__REQUIREMENT 1__.
In the passage on growing arums from seed, in which season do arums germinate?

__PAGE__.
## BEGIN

Some say that certain species need refrigeration prior to germination, but Dr. Peter Boyce (THE EXPERT), advised me that this is not necessary. A recognized US expert in the area of growing arum from seed is Ellen Horning, who tells me that "arums germinate in autumn, as average temperatures fall. This is a common adaptation in Mediterranean plants. They're dormant in summer, when it's too hot and dry to grow, and they germinate as soon as conditions become more comfortable in fall. That way the little seedlings can grow, and their tubers bulk up, for the better part of a year, until hot dry weather returns.

I've grown thousands of arums from seed, and all I ever did was sow them in summer, leave them alone outdoors (natural rainfall is OK, but don't give extra water during the summer), and watch them emerge in autumn. The first year you'll see only one dull-looking leaf; don't try to separate them or push them - just feed them as you would any seedling and leave them in their community pots. When they're dormant the next summer, you can empty the pot and give each little tuber a small pot of its own, if you're so inclined. Remember, though, that the surest way to kill them is to give them too much room and let the mix stay soggy, so it's actually safer to let them stay in their community pots for 2 years unless you've sowed them so thickly that they can't develop."

## END

__RECORDS SHOWN__.
## BEGIN

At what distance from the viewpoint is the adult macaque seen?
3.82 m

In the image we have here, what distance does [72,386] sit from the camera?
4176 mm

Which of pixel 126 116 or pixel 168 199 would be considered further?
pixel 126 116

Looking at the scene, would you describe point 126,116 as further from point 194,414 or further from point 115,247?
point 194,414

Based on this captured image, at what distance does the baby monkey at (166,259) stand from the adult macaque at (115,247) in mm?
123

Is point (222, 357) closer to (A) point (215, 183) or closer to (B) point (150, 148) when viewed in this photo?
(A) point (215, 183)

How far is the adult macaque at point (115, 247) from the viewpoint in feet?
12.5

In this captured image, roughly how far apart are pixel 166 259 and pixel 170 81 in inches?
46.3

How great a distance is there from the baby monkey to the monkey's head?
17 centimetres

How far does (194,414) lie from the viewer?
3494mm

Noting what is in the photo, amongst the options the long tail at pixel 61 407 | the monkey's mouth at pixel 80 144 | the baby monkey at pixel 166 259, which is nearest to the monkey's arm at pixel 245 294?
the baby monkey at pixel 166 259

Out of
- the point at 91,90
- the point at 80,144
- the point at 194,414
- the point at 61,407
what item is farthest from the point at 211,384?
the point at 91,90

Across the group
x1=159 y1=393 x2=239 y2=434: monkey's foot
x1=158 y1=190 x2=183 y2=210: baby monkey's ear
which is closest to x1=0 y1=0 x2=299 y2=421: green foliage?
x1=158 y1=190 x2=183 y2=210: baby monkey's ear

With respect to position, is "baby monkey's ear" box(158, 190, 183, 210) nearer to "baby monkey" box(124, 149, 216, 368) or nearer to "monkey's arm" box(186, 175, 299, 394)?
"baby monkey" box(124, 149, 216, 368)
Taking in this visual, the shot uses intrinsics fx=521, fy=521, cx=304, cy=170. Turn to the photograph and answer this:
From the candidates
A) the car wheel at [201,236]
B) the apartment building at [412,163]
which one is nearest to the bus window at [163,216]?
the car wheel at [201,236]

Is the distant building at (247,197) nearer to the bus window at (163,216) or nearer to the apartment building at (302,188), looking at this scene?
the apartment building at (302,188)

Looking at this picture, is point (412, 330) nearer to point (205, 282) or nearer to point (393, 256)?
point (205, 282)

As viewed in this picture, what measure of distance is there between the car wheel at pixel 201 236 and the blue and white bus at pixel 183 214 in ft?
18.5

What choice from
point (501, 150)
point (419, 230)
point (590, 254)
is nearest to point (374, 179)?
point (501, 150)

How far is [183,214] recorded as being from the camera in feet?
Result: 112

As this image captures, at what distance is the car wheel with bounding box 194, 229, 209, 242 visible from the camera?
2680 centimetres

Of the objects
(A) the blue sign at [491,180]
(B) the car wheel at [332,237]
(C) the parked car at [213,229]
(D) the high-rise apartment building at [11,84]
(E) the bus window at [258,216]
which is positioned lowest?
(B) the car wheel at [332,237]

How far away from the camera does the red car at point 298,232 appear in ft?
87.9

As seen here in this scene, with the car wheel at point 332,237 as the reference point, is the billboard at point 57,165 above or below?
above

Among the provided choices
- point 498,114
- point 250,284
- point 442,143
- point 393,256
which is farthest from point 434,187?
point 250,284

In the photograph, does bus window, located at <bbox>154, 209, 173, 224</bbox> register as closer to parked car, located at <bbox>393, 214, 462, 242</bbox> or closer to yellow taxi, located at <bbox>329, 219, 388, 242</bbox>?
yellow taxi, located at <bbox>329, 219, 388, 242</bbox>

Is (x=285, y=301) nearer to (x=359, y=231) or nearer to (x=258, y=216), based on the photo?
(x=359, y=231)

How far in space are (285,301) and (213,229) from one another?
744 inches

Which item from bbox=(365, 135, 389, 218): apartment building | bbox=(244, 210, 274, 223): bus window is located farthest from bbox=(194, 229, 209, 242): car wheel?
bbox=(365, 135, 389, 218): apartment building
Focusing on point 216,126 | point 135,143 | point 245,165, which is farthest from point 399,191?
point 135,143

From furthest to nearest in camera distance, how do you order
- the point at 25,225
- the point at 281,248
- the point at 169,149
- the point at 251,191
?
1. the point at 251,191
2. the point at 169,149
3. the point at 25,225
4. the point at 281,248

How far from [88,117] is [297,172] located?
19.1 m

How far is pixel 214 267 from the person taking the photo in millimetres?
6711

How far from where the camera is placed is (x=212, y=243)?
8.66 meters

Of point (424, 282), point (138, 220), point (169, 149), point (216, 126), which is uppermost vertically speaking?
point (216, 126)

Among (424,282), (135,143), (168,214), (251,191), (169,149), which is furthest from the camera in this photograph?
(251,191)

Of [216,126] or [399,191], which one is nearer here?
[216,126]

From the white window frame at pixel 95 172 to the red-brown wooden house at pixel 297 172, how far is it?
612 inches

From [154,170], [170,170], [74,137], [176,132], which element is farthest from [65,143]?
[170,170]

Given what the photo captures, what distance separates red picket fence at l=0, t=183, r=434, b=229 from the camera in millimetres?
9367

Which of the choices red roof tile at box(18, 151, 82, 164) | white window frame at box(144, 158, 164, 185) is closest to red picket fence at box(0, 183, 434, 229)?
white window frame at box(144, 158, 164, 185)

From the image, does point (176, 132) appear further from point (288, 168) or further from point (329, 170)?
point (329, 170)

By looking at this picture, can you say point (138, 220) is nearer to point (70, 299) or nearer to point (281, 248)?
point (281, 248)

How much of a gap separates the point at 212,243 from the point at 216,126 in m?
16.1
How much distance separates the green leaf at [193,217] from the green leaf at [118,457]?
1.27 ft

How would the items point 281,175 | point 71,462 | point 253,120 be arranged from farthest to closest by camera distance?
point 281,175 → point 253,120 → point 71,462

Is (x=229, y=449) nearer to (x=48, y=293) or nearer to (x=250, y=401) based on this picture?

## END

__REQUIREMENT 2__.
Rewrite the records from the line containing "From the image, does" through the end of the records, replacing every "nearer" with "closer" and leaving everything else unchanged.

__COMPLETE OUTPUT 1__.
Arums germinate in autumn, as average temperatures fall.

__COMPLETE OUTPUT 2__.
From the image, does point (176, 132) appear further from point (288, 168) or further from point (329, 170)?
point (329, 170)

By looking at this picture, can you say point (138, 220) is closer to point (70, 299) or closer to point (281, 248)?
point (281, 248)

How much of a gap separates the point at 212,243 from the point at 216,126 in m?
16.1
How much distance separates the green leaf at [193,217] from the green leaf at [118,457]?
1.27 ft

How would the items point 281,175 | point 71,462 | point 253,120 be arranged from farthest to closest by camera distance?
point 281,175 → point 253,120 → point 71,462

Is (x=229, y=449) closer to (x=48, y=293) or closer to (x=250, y=401) based on this picture?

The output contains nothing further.